Hörbuch-Panel auf der Social Media Week Hamburg

"Jede Menge ungenutztes Hörer-Potenzial“

29. Februar 2016
von Börsenblatt
Letzte Woche fand die 5. Social Media Week in Hamburg statt. Der Streamingdienst Deezer nutzte diesmal ein Panel, um drei Experten zum deutschen Hörbuchmarkt und dessen Zukunft zu Wort kommen zu lassen. 

Am Freitagmittag diskutierten Kilian Kissling (Argon), Nils Hollmann (Zebralution Digital Media Distribution) und  Ellen Voráč (Deezer) über den derzeitigen Stand des deutschen Hörbuchmarktes und stellten fest, dass insbesondere der Streaming-Markt noch viel Potenzial biete. Moderiert wurde die Session von Andreas Gutjahr (Knowtheirname).

Dass das Streaming langsam massentauglich ist, zeigt eine Erhebung der Bitcom, die belegt, dass es hierzulande insgesamt rund 20 Millionen Streamingnutzer gibt. Ein Blick auf die genaueren Zahlen verrät, dass insbesondere die 14-29 Jährigen mit 53 Prozent Dienste wie Deezer, dessen Konkurrenten Spotify oder Netflix nutzen. Bei den 30-40 Jährigen sind es immerhin 39 Prozent. In der Runde geht man davon aus, dass der Bärenanteil dieser Zahl immer noch in den Musikbereich fällt – und der Hörbuchmarkt kann davon profitieren.

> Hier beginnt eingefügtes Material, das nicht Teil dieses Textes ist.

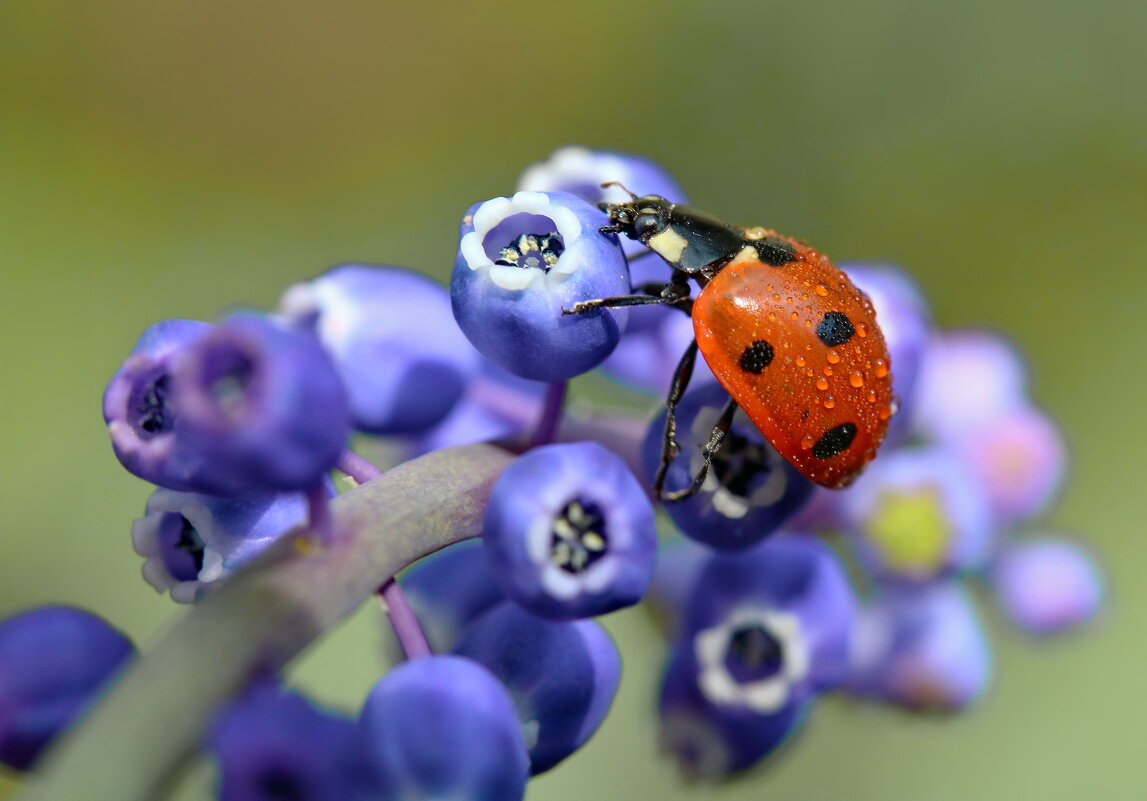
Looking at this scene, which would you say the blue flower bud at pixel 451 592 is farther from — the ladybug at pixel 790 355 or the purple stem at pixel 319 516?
the purple stem at pixel 319 516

Besonders die Filmindustrie sei für den deutschen Hörbuchmarkt, der im internationalen Vergleich sehr ausgeprägt auffällt, ein gutes Vorbild, schließlich halten beide Branchen die Verwertungsketten eines Titels ein. Schlechte Nachrichten also für Fans brandaktueller Titel – als Stream bleiben die vorerst auch weiterhin die Seltenheit. Doch wie Kissling betont, sei dies auch gar nicht die Erwartungshaltung der Nutzer, die Hörbücher über Dienste wie Deezer beziehen.

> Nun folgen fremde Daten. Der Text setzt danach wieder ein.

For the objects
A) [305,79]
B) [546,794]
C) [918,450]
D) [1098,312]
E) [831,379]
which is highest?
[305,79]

Bisher geht man davon aus, dass in Deutschland rund 70 Millionen Menschen noch keine Hörbücher hören. Außerdem lassen sich vor allem Frauen von den erzählten Geschichten begeistern – die sich zwar auch für das Streamen begeistern lassen, allerdings längst noch nicht in dem Ausmaß wie die männliche Bevölkerung, ist die mediale Bereitstellung über Anbieter wie Deezer vor allem eins, nämlich eine Chance, neue Zielgruppen zu erreichen. Wie Kissling innerhalb der Runde erzählt, gibt es ab dem Teenageralter einen starken Einbruch der  Hörbuchfans über die klassischen Kanäle, der sich erst bei Käufern ab 30 relativiert – das dies die stärkste Gruppe der Streamingnutzer sei, sehe man hier eine Chance, die Teens und Twens wieder zu locken.

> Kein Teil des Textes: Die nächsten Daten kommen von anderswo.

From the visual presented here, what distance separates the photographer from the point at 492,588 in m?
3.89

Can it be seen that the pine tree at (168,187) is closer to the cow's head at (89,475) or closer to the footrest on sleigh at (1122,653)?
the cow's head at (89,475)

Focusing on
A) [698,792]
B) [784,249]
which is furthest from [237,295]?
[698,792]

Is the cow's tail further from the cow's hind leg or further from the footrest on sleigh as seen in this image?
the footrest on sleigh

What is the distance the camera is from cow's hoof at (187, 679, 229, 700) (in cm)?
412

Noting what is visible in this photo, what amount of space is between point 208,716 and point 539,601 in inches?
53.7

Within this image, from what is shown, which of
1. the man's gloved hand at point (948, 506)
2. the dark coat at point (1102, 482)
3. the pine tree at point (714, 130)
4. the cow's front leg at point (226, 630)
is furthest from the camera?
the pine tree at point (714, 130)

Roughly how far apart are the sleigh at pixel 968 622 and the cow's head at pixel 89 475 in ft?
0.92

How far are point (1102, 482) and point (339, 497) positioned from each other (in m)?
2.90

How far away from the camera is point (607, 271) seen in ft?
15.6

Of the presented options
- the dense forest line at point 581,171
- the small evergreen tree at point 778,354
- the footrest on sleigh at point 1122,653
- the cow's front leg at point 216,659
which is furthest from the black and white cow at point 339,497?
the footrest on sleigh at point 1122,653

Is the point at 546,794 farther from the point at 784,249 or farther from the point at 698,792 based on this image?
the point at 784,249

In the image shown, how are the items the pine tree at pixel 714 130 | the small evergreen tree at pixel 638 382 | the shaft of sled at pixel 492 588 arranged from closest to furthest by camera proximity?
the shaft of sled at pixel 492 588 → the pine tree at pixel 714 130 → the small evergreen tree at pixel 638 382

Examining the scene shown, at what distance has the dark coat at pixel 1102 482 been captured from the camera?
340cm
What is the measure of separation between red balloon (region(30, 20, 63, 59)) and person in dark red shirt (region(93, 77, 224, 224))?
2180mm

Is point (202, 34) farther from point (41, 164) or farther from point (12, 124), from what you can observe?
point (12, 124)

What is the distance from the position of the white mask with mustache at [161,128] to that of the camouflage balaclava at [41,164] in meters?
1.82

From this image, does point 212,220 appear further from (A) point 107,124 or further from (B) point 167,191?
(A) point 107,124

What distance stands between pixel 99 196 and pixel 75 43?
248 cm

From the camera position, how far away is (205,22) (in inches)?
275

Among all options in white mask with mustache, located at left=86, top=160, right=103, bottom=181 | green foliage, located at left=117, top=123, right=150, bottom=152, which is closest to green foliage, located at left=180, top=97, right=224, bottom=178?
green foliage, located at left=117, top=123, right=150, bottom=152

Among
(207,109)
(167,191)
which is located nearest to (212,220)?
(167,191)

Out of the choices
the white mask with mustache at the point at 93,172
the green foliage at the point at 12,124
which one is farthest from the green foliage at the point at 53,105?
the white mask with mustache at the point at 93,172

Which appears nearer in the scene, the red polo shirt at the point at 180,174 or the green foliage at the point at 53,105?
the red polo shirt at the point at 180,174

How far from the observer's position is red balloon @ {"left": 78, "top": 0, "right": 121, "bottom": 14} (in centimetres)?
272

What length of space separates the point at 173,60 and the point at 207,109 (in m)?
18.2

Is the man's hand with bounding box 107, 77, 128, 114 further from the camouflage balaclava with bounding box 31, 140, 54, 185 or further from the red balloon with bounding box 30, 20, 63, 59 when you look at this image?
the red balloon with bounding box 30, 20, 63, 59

Doch nicht jeder sieht die Verteilung von Hörbüchern über Onlinedienste gern. Besonders die Autoren sind empfänglich für den schlechten Ruf, der das Streaming noch immer verfolgt. Die Furcht vor geringen Ausschüttungen ist ein Grund, warum nicht alle Autoren ihre Werke dort vorfinden wollen. Doch vornehmlich seien die Vorteile für Verlage nicht zu unterschätzen, so die einhellige Meinung der Redner, der neue Vertriebsweg ist mehr Gewinn als Verlust für die Verlage. Hörer bekämen somit nämlich kostengünstig die Möglichkeit, sich erstmals in der Welt der Hörbücher zu orientieren und ein Gefühl für Sprecher und Geschichten zu entwickeln. Und zu guter Letzt lässt sich feststellen, dass Hörbücher immer häufiger zum Geschenk auf CD avancieren, nach dem sie einmal im Stream positiv aufgefallen seien. Der Ausbau der neues neuen Vertriebswegs entpuppt sich somit gleichzeitig als Katalysator herkömmlicher Wege.